El Señor me ha instruido para que yo consuele a los cansados con palabras de aliento. Todas las mañanas me hace estar atento para que escuche dócilmente. El Señor me ha dado entendimiento, y yo no me he resistido ni le he vuelto las espaldas.
Isaías 50,4-6
Hoy traigo a la reflexión un poco de mi vida personal, recordando a mi mamá y a mi papá.
Cada día se levantaban temprano, siempre atentos a lo que necesitábamos como sus hijos. Aunque estaban cansados, encontraban la forma de consolarnos y darnos ánimo con sus palabras cuando algo no andaba bien. Nos escuchaban con paciencia y amor, como quienes escuchan la voz de Dios, sin resistirse a lo que sabían que debían hacer por sus hijos. Tal vez ese consuelo y esa escucha no siempre fueron exactamente lo que esperábamos, pero fue lo que pudieron darnos, lo mejor que hicieron según su entendimiento.
Soportaban en silencio cargas que nosotros, sus hijos, quizá no veíamos en ese entonces, y encima seguramente los criticábamos y les exigíamos cosas. Pero ellos no se quejaban ni se daban por vencidos cuando las cosas se ponían difíciles. Y sí que lo fueron en su momento, mientras todos estudiábamos: yo en la escuela, y mis hermanas y hermano en la facultad, en la otra punta de la provincia, cuando las rutas para llegar aún eran de tierra y todo costaba más por la distancia, la falta de medios de comunicación, entre tantas otras cosas. Incluso cuando enfrentaban todos esos desafíos, no se apartaban de su misión. Seguían adelante, ofreciendo su tiempo, su trabajo, su amor y su vida por nosotros, como quienes siguen el llamado de Dios sin dudar.

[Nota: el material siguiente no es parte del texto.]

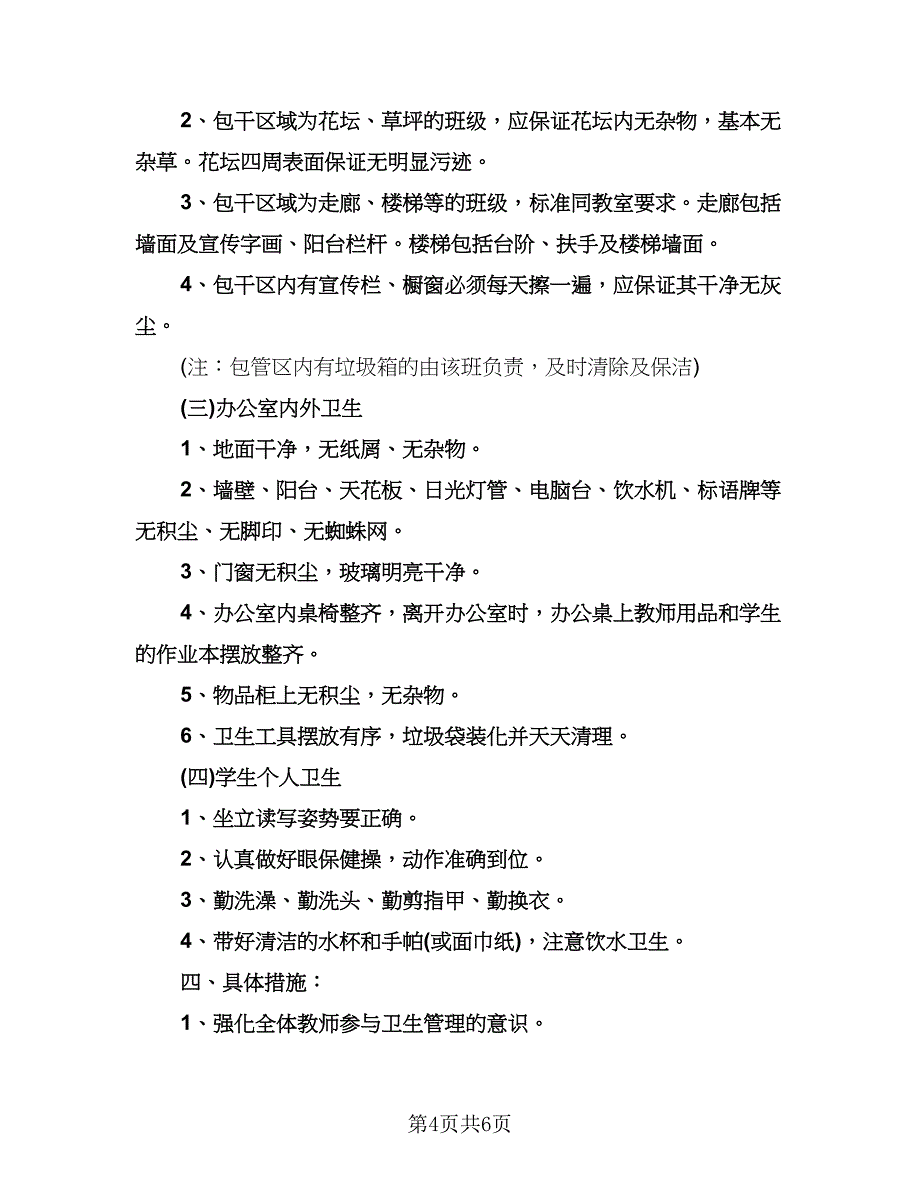 学校卫生保健工作计划格式版（二篇）.doc_第4页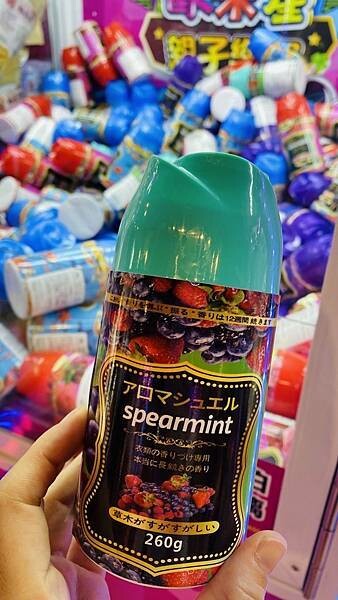 大IMG_3681.jpeg 大IMG_3681.jpeg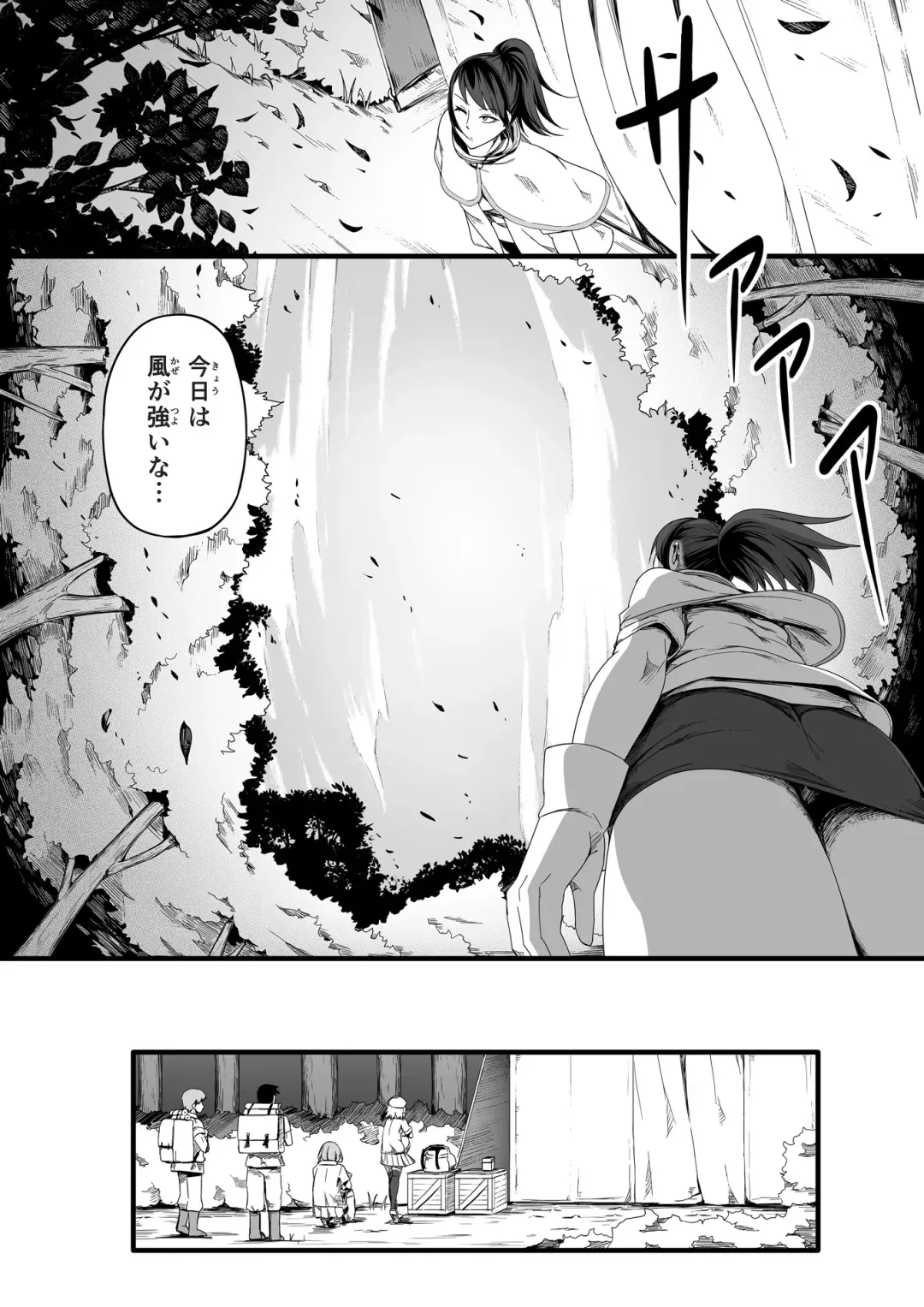 [Road] Chikara Aru Succubus wa Seiyoku o Mitashitai dake. 4 Fhentai - Page 28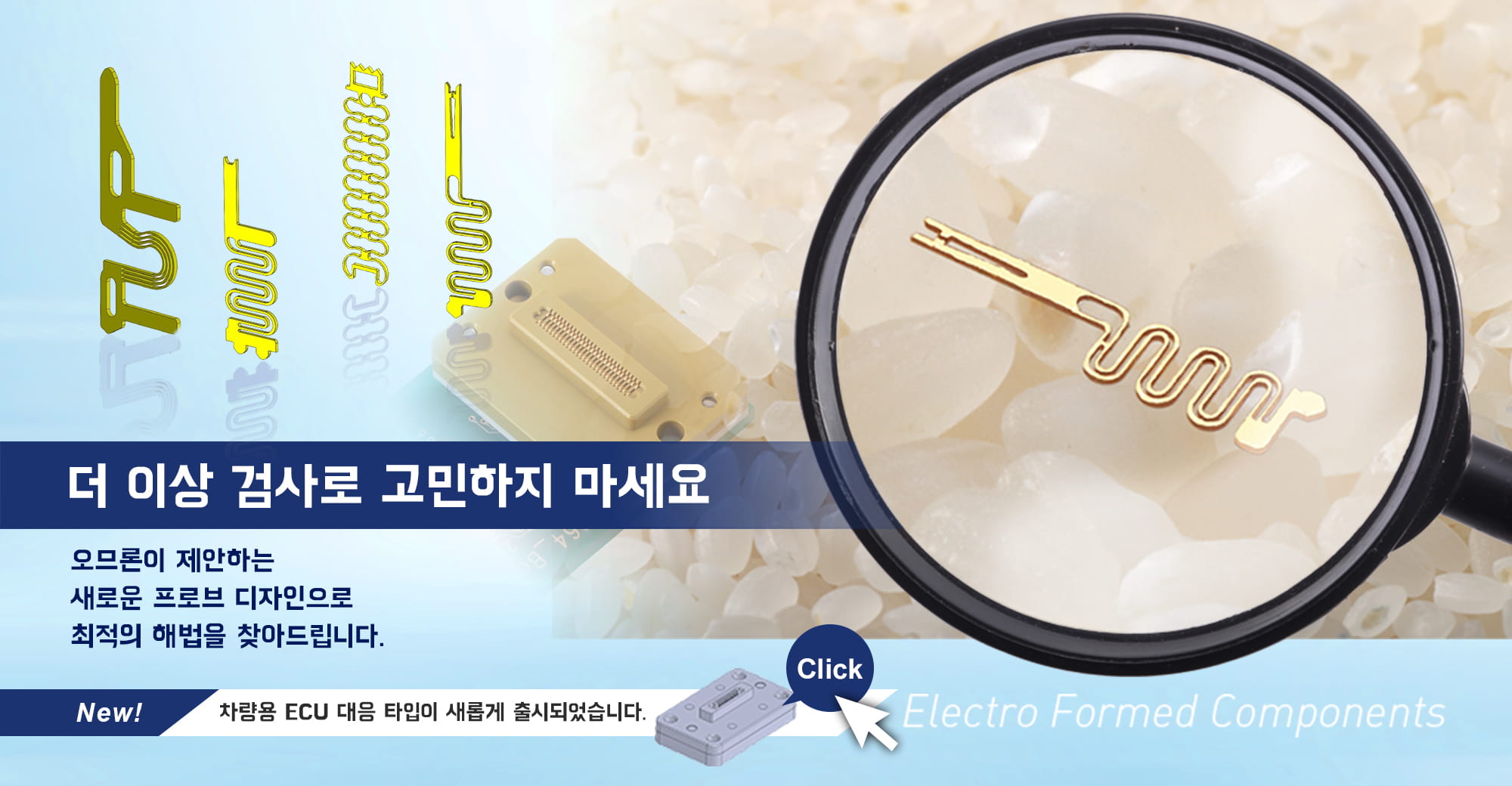 더 이상 검사로 고민하지 마세요. 아라타스가 제안하는 새로운 프로브 디자인으로최적의 해법을 찾아드립니다. NEW! 차량용 ECU 대응 타입이 새롭게 출시되었습니다.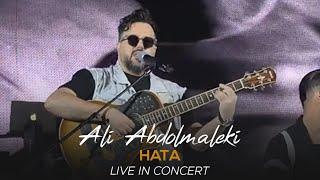 Ali Abdolmaleki - Hata I Live In Concert ( علی عبدالمالکی - حتی )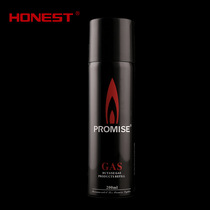 Baicheng lighter special gas original universal high quality large inflatable bottle fine purity 200L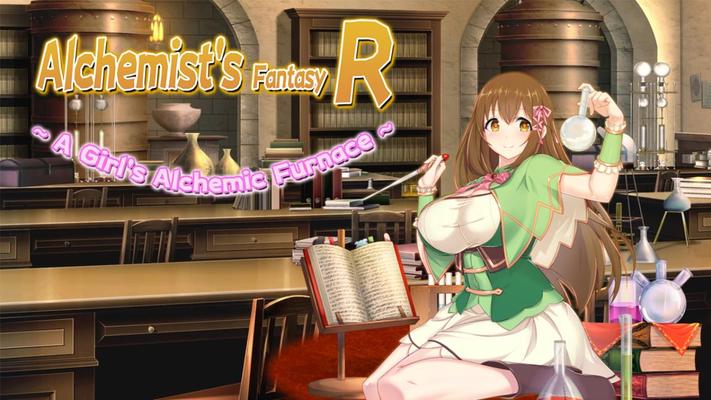 [814.9 MB] 錬#37329; フ ァ ン タ ジ ー R ～ 彼 女#12399; 赤 ち ゃ ん 錬 金 釜 ～/ Alchemy Fantasy R ~ A Girl's Alchemic Furnace ~ (M ijiishi)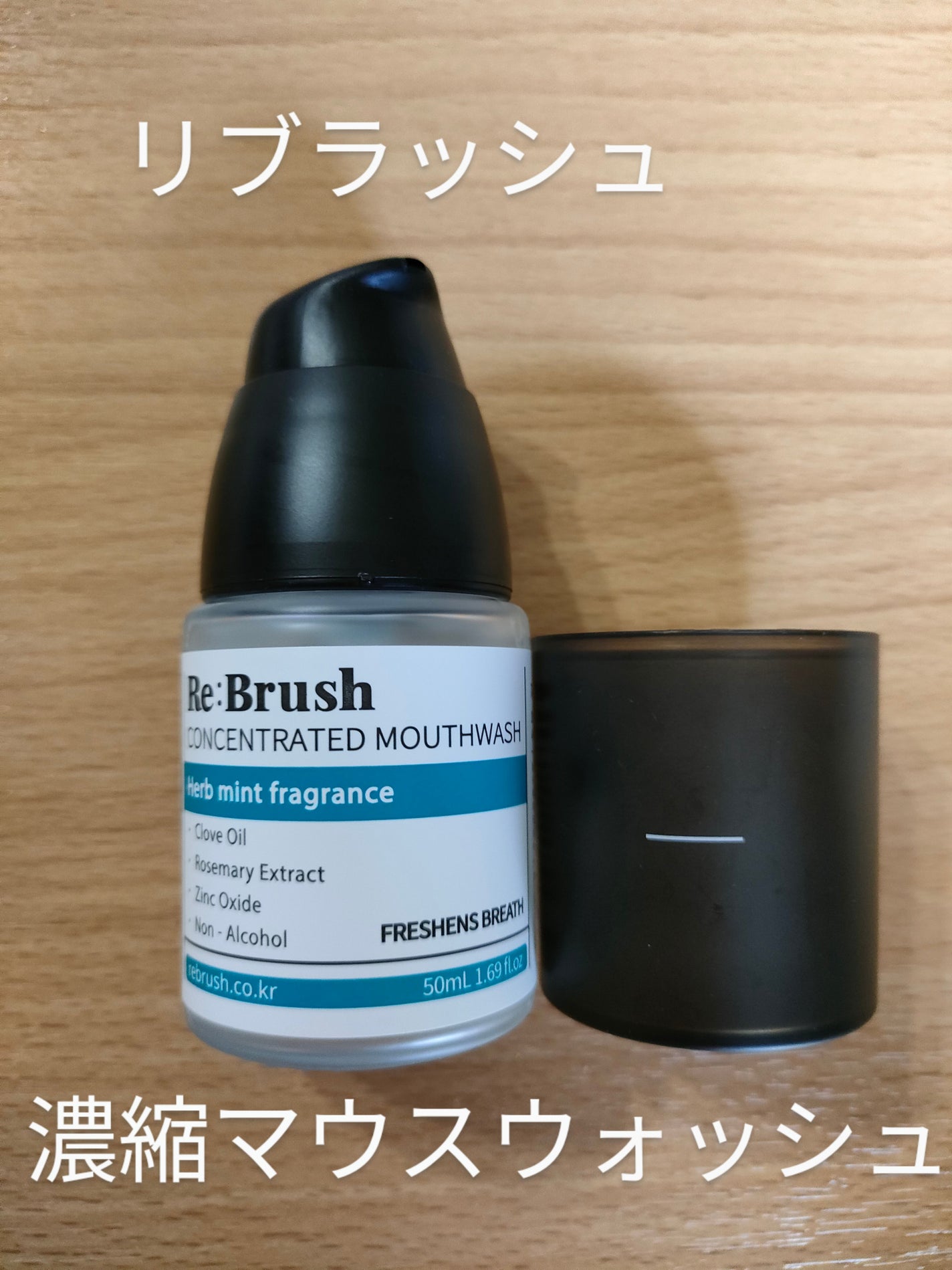 口臭除去クローブ濃縮マウスウォッシュ/Re:Brush/マウスウォッシュ・スプレーを使ったクチコミ(1枚目)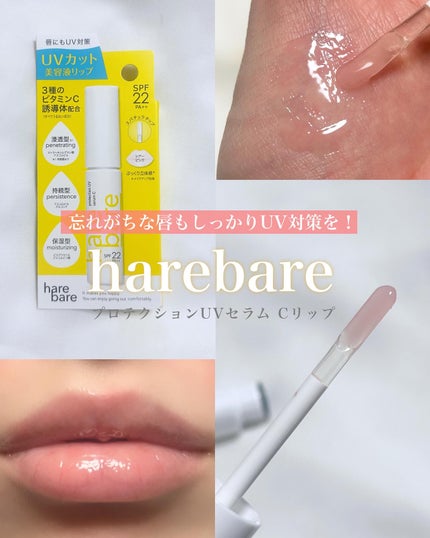 ハレバレ プロテクションUV セラム C リップ/ハレバレ/リップケアを使ったクチコミ(1枚目)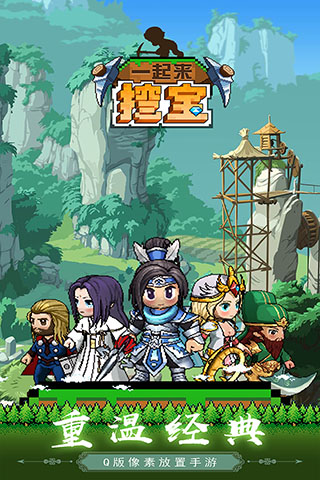 一起来挖宝官方版4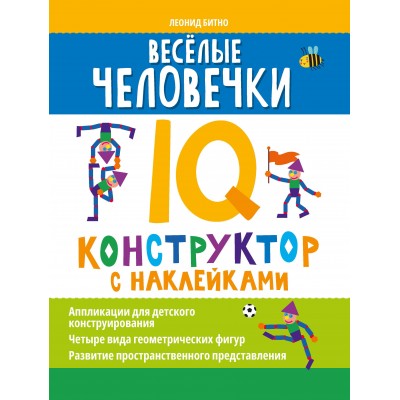Битно Л.Г. Веселые человечки: IQ-конструктор с наклейками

Gracias, Jesús, porque en ellos puedo ver la imagen del amor incondicional de Dios. Gracias por haberlos acompañado en mi crianza. Permite, oh Padre Nuestro, que siempre tengamos a nuestro alrededor personas que nos motiven a seguir firmes en la fe. Y fortalécenos cada día en nuestra misión de cuidarnos y guiarnos mutuamente. ¡Amén!